E-DRUG: Medicines for the needy - Patents and Costs
Thanks for the note. I work as Professor in Maastricht without pay, and
for the past several years have foregone salary from a small but growing
company in order to strengthen its balance sheet, taking the risk that
the eventual rewards will be considerably greater, though the last
start-up firm I did that I should have taken the salary.
Marketing abuses, hyper-promotion, paying susceptible docs to
overprescribe new medicines, a plethora of me-too medicines, and other
forms of commercial mischief are side effects of an incentives-driven
system of pharmaceutical innovation. But, like democracy, which has many
lamentable side-effects, it is the best system around.
A basic constraint, easy to lose sight of, is that pharma R&D has
a high risk of failure, and so is a high-risk investment. There is a
marketplace for high-risk investment capital, and it asks high rates of
return, which, if not forthcoming, causes the money to go elsewhere, into
other high-risk investments that will generate high rates of return if
successful. All high-risk investments depend on protection of property
rights, which can be tangible in the case of oil wells or gold mines or
factories, or intellectual in the case of computer software, musical
compositions, or compositions of matter that happen to have medicinal
Patents in the leading industrialized countries insure that pricing of new
pharmaceuticals can be such that a suitable rate of return can be gotten.

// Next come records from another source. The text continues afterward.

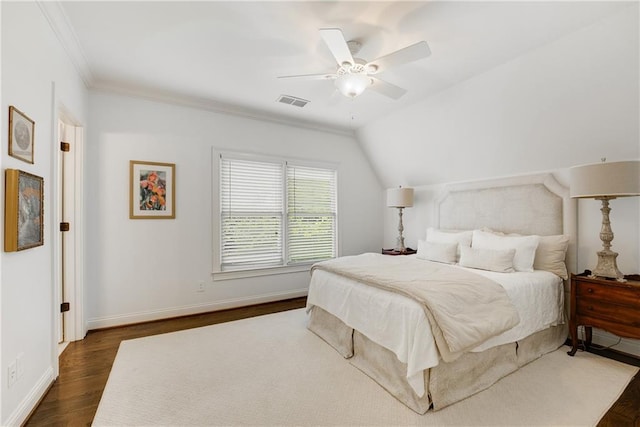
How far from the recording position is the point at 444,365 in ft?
6.36

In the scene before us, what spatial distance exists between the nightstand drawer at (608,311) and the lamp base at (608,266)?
0.25m

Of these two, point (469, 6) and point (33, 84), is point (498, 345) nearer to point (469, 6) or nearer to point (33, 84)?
point (469, 6)

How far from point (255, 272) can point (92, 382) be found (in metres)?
2.19

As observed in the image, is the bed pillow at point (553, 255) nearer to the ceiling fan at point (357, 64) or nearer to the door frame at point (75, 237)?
the ceiling fan at point (357, 64)

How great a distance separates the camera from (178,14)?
7.21 ft

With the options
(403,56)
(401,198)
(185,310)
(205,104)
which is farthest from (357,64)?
(185,310)

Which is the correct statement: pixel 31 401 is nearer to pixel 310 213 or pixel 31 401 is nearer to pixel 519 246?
pixel 310 213

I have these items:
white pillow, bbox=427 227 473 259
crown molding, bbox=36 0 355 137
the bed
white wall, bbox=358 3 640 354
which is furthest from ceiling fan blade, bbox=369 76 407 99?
crown molding, bbox=36 0 355 137

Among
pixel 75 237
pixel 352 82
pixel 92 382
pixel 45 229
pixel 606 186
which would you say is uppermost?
pixel 352 82

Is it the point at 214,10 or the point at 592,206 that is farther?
the point at 592,206

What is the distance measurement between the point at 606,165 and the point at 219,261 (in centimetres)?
417

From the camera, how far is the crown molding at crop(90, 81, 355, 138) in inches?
Result: 134

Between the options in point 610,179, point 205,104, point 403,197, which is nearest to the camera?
point 610,179

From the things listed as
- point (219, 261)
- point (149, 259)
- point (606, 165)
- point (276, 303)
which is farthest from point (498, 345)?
point (149, 259)
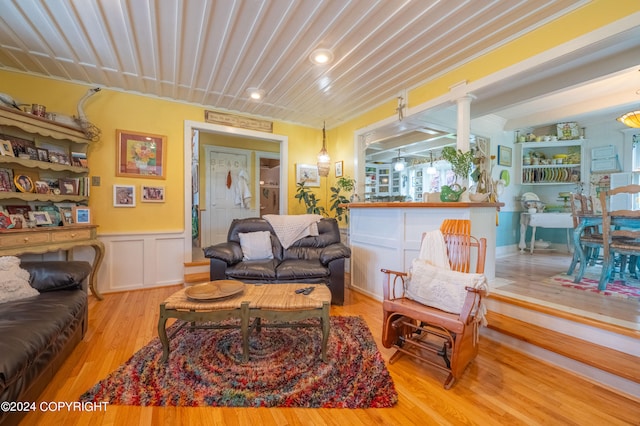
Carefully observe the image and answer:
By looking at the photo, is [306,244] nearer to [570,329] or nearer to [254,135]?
[254,135]

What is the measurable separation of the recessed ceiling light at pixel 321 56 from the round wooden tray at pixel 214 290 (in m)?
2.19

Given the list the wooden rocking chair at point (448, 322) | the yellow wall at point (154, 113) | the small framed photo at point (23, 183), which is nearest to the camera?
the wooden rocking chair at point (448, 322)

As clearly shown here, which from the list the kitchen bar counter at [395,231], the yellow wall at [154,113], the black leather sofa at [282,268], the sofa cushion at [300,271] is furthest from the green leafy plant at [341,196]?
the sofa cushion at [300,271]

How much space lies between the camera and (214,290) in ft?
6.27

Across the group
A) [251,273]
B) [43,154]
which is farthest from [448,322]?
[43,154]

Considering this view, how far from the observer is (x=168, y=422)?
1319mm

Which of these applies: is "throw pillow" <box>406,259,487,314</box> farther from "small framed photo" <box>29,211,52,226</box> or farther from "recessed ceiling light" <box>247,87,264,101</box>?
"small framed photo" <box>29,211,52,226</box>

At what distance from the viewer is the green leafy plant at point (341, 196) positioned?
13.8 ft

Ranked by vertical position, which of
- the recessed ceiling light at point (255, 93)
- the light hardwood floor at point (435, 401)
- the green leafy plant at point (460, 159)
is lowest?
the light hardwood floor at point (435, 401)

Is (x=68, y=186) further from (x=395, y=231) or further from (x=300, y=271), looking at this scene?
(x=395, y=231)

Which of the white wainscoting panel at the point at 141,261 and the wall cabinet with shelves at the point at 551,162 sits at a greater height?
the wall cabinet with shelves at the point at 551,162

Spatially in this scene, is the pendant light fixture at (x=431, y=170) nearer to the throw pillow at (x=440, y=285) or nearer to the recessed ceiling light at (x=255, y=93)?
the recessed ceiling light at (x=255, y=93)

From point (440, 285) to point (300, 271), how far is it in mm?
1467

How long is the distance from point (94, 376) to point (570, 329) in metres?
3.36
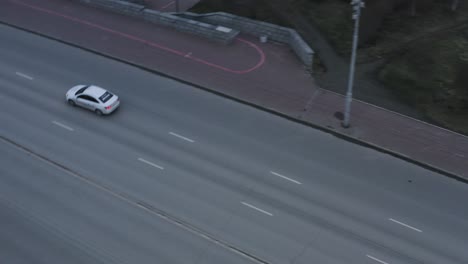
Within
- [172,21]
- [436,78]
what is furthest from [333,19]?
[172,21]

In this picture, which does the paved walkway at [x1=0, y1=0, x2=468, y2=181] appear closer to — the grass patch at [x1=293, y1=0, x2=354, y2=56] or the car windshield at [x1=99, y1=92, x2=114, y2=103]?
the grass patch at [x1=293, y1=0, x2=354, y2=56]

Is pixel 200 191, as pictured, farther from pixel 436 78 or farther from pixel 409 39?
pixel 409 39

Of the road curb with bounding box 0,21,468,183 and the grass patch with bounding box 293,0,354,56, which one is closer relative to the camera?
the road curb with bounding box 0,21,468,183

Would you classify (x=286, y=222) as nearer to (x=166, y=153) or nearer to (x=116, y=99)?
(x=166, y=153)

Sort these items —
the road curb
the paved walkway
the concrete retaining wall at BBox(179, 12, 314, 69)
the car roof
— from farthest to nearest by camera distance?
1. the concrete retaining wall at BBox(179, 12, 314, 69)
2. the car roof
3. the paved walkway
4. the road curb

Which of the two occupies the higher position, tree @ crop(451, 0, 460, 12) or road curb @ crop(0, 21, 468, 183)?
tree @ crop(451, 0, 460, 12)

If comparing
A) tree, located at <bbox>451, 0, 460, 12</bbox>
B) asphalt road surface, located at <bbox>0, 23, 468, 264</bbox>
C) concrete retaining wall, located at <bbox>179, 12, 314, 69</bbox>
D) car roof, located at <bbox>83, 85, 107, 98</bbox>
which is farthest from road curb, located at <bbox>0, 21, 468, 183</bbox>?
tree, located at <bbox>451, 0, 460, 12</bbox>

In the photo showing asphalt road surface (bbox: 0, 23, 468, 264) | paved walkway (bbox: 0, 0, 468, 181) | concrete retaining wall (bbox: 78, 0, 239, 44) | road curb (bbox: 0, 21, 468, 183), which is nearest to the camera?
asphalt road surface (bbox: 0, 23, 468, 264)
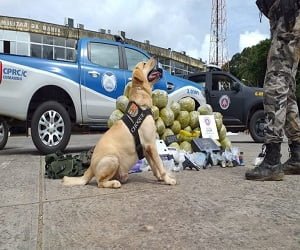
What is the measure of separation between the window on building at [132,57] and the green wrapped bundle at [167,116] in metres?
2.29

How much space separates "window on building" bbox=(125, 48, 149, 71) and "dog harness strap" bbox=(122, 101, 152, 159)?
15.1 feet

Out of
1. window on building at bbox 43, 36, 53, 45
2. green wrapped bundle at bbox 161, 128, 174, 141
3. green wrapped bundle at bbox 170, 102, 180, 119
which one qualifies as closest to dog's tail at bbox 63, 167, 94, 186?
green wrapped bundle at bbox 161, 128, 174, 141

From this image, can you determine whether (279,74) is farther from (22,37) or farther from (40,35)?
(40,35)

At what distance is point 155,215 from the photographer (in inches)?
139

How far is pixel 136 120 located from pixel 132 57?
193 inches

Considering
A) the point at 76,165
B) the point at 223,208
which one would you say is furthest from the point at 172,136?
the point at 223,208

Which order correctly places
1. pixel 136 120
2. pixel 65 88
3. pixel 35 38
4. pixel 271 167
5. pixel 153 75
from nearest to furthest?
pixel 271 167 < pixel 136 120 < pixel 153 75 < pixel 65 88 < pixel 35 38

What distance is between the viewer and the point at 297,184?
15.1ft

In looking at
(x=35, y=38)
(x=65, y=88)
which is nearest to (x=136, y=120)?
(x=65, y=88)

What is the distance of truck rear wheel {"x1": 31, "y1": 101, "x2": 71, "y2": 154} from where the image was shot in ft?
27.2

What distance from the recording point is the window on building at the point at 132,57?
9508 mm

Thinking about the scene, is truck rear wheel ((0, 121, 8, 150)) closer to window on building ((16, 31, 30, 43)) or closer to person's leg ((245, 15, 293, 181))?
person's leg ((245, 15, 293, 181))

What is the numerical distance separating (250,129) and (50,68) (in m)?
6.36

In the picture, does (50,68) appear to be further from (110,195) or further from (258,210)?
(258,210)
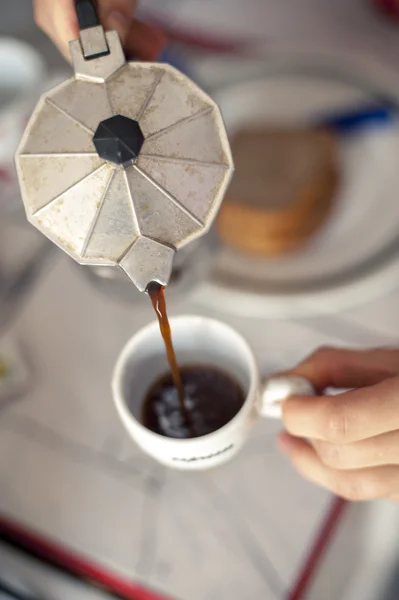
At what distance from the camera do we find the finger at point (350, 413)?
0.37 metres

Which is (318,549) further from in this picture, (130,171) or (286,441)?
(130,171)

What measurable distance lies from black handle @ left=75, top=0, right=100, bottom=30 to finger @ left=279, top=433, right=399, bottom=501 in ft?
1.04

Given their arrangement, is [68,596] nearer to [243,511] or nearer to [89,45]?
[243,511]

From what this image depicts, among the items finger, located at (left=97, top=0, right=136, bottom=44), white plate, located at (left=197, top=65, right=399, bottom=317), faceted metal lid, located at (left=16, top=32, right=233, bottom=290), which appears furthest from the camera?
white plate, located at (left=197, top=65, right=399, bottom=317)

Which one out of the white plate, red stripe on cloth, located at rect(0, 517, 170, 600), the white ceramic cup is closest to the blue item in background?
the white plate

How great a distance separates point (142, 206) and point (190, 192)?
3 centimetres

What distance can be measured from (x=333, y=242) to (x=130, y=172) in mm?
350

If you study the price-earnings ratios for major pharma company share
prices, you will see them running from 20 up to 60 or more, depending on
the market's valuation of the chances that new products will fuel earnings
growth. Such firms typically invest 15+% of their turnover in R&D, and
history, as I read it, would suggest that pharma firms that cut back on
R&D do poorly in the long-run, while those that maintain a strong R&D
program, with investment in the 15+% of turnover range mostly fare pretty
well. Not all, of course, witness Syntex which was running at around 20%
investment in R&D -- an industry high at the time -- before it imploded
and virtually disappeared after its acquisition by Roche. That's a
reflection of the risky character of the business. Wyeth-Ayerst recently
lost a long-acting angiotensin II receptor inhibitor in late phase III
testing (tasosartan) because liver enzymes started popping up in the
expanded population of test subjects -- a cautionary tale for anyone who
argues that R is high risk and D is low risk. Then there are marketing
flops, of which one of the greatest was MSD's oral form of timolol as a
systemic beta blocker for post-MI use, hypertension, angina: no drug until
VIAGRA had such advance billing as a wonder-drug, but their peak sales
never execeeded $5 million per year, because Wyeth-Ayerst managed to beat
them to the punch, so to speak with a paraphrase of Gertrude Stein that "a
beta blocker is a beta blocker is a beta blocker". Ancient history (1977,
as I recall) but illustrative that the risks don't stop just because the
product has been registered, for a big investment in initial marketing is
necessary to bring a new pahrmacetuical into wide usage.
So, the incentives created by high returns, created by high prices,
created by the temporary monopoly and technology disclosure, created by
patent protection, create an engine that cranks out innovative
pharmaceuticals. The rich folks of the world, who can afford to pay the
prices, fuel the engine, and, after the patents expire, which occurs in
10-12 years for most agents, and 20 at the worst, then the prices tumble
and the medicines are much more widely available because they cost less.
So an attack on patents, done in the name of helping the poor, is like the
classic socialist argument of social ownership of the means of wealth
creation -- a fake because, in destroying the incentives, it cripples the
system and paralyzes the engine. Those who respond to financial
incentives go off to drill for oil, dive for sunken gold, write books, or
whatever, and the flow of new pharmaceuticals slows to a trickle. Those
who ignore this history court the curse described by Prof. Santayana of
having to relive history.
That's why, in an earlier missive in this "debate", which I had thought
ended when the Evil Empire collapsed, I made reference to the meagre
pharmaceutical innovations of the USSR, notwithstanding its immense
resources, talented & educated people, etc etc. Its 70-yr history
is a stunning demonstration of the folly of eschewing economic incentives.
Several people took great umbrage at my suggestion that, if they felt so
strongly about how the patent system is depriving the needy, they should
give their salaries to the poor, and that we should shift governmental
investments in biomedical R&D to providing medical assistance to the
needy. I think it's a dumb idea to do such a thing, because the system
we have is wonderfully innovative and productive, and it is considerably
facilitated by the huge public investment in biomedical research and
education that has been going on since WWII. But it's not guaranteed to
be that way forever, and it could readily revert to the Soviet model if
the financial inventives were removed.